Antipsychotic use in adults with ID tracks living place more than clinical need — and newer trials show many can safely come off.
01Research in Context
What this study did
The team mailed short forms to every learning-disability service in North-West England. They asked how many adults had challenging behavior and how many took antipsychotics.
Forms came back from 25 districts. The survey counted pills, not people. It showed where drugs were used, not why.
What they found
Nearly half of the adults with challenging behavior were on antipsychotics. Prescribing rates swung from 20% to 80% between districts. Living in a hospital or hostel raised the odds more than any diagnosis.

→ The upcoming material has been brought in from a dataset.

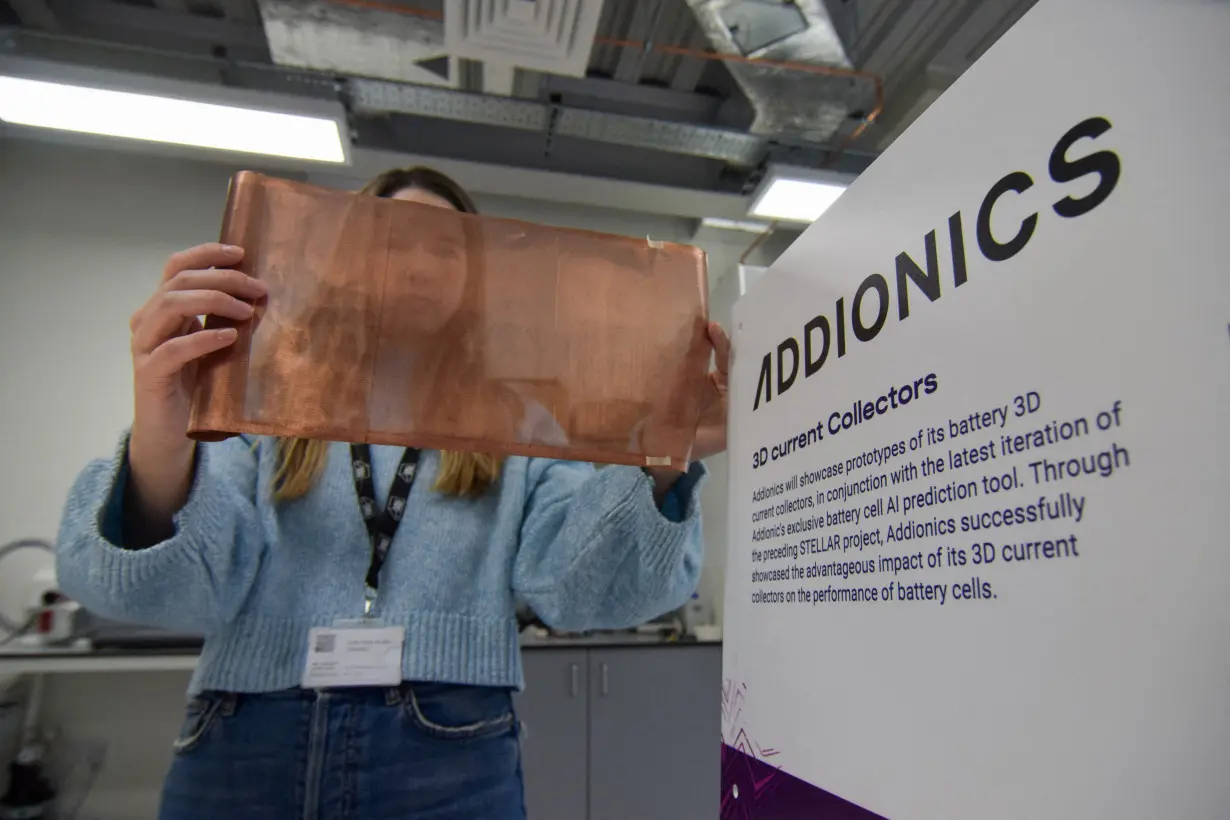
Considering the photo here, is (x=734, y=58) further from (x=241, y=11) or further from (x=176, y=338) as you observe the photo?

How this fits with other research
de Kuijper et al. (2014) later proved many of those same adults can taper off the drugs safely. Their 14-week taper cut challenging behavior with no extra risk.
Rieth et al. (2022) repeated the survey idea and found the new driver is lack of daily choice, not geography. The map changed, but pills still follow place, not need.
Edwards et al. (2007) asked psychiatrists and learned most already believe the drugs are over-used. The worry Lerman et al. (1995) uncovered was already shared by prescribers.
Why it matters
If you write behavior plans for adults with ID, check the med list first. Ask when the last drug review happened. Push for gradual tapers and more daily choices. Geography and setting should not decide who gets sedation — the behavior plan should.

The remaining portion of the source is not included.